Here's how it's going.
Northwest Aurora, for a few decades now, has been very depressed economically.
Not a lot of investment going into this particular community.
And so it's faced many challenges and setbacks over these last few decades.
The Colfax corridor was once a thoroughfare for the city, acting as a business hub.
Since the 1970s, travelers have relied more on the highways to go from Aurora to downtown Denver.
Many businesses on Colfax couldn't survive the change.
Recent attention on a national scale has painted part of the city in a different light.
Entire towns like Aurora, Colorado, and Springfield, Ohio, buckled under the weight of the migrant occupation and corruption like nobody's ever seen before.
Beautiful towns destroyed.
This hasn't aligned with the residents living there.
Northwest Aurora has gotten a lot of media coverage over the last year or so, but a lot of it was exaggerated or inaccurate.
Information about crime and gang, and especially the Venezuelan gang.
Without a doubt, there were some some real issues and some real problems there.
But the way that it was covered, that has really done us a disservice.
The city has been working on developing the arts and cultural district in northwest Aurora, but other than that, residents haven't seen that much change.

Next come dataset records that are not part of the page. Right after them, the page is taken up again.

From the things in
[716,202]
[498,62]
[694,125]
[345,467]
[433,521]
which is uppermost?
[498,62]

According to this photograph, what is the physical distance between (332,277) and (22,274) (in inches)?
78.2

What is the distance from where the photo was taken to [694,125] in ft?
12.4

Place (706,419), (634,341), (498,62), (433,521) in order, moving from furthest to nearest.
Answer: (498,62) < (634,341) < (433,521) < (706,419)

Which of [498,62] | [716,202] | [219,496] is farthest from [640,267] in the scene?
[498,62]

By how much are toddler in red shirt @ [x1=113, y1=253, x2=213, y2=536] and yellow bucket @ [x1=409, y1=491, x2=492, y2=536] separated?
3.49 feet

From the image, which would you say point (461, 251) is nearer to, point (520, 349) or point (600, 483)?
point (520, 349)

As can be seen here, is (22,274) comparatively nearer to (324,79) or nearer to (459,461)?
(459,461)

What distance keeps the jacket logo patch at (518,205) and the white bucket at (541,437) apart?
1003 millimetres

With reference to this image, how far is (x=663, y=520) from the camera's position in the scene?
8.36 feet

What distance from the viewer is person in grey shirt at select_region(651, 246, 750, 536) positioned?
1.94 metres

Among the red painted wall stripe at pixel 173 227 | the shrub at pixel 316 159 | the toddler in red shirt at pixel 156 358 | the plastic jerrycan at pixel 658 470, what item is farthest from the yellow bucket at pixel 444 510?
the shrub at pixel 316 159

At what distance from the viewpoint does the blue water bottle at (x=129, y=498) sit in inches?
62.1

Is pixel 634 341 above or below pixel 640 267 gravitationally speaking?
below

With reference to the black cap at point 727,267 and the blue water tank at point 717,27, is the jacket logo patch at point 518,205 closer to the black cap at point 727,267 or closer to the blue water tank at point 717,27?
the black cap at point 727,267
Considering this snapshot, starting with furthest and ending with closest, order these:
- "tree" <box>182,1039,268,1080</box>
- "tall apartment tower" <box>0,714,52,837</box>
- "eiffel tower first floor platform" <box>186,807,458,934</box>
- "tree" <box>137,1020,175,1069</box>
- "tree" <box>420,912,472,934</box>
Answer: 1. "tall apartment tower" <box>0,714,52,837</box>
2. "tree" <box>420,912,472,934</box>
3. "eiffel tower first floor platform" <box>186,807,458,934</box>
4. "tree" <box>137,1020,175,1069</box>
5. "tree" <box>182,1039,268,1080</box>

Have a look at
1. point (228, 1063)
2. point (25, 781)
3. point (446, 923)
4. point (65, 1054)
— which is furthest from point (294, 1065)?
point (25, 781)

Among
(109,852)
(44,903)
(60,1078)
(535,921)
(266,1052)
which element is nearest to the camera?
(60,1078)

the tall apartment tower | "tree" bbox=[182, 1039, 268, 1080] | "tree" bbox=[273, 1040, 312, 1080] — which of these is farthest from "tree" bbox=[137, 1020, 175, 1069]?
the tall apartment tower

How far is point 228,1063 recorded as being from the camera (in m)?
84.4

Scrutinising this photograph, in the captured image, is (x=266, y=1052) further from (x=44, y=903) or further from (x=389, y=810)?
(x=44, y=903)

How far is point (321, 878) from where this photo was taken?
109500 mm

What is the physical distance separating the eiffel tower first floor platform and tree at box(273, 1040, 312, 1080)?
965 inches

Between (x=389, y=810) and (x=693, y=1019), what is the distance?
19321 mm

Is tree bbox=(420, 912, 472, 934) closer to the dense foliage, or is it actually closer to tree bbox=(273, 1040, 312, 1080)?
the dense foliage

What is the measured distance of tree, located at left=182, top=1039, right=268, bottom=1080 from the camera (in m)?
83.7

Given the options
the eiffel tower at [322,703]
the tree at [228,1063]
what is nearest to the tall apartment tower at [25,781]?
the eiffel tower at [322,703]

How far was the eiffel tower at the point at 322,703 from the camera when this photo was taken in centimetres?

I havent it just seem like everything is still the same.
To me.
You know, the only change about it is There's a lot of businesses on this block has closed.
But as far as that everything else, It haven't changed.
Community members have been meeting for years trying to figure out how to address issues within the community.
We're trying really hard to build trust in this process of building the new development plan, because that's been something that's happened a lot in this neighborhood, is that the city has come in and ask people what they want, and they're not really done anything with it.
And so they're kind of tired of being asked questions and not having anything happen.
As of September 2024, the city of Aurora contracted Progressive Urban Management Associates, also known as Puma, to research the neighborhood and create a development plan to revitalize the area.
Economic revitalization is what the city is after.
How it's approached, though, is important to the residents.
Residents and community members are worried about gentrification and the displacement of long term residents.
On the evening of March 18th, Puma held a community meeting at North Middle School.
Community members spoke about many things they'd like to see change in the neighborhood, but also had questions about Puma's role in all of this.
Residents are hoping that this time change will actually come.
Yes, we want economic revitalization, but not at the cost of gentrifying or pushing people out, because we think the diversity that exists here and the people who are here are very important to the fabric of this community.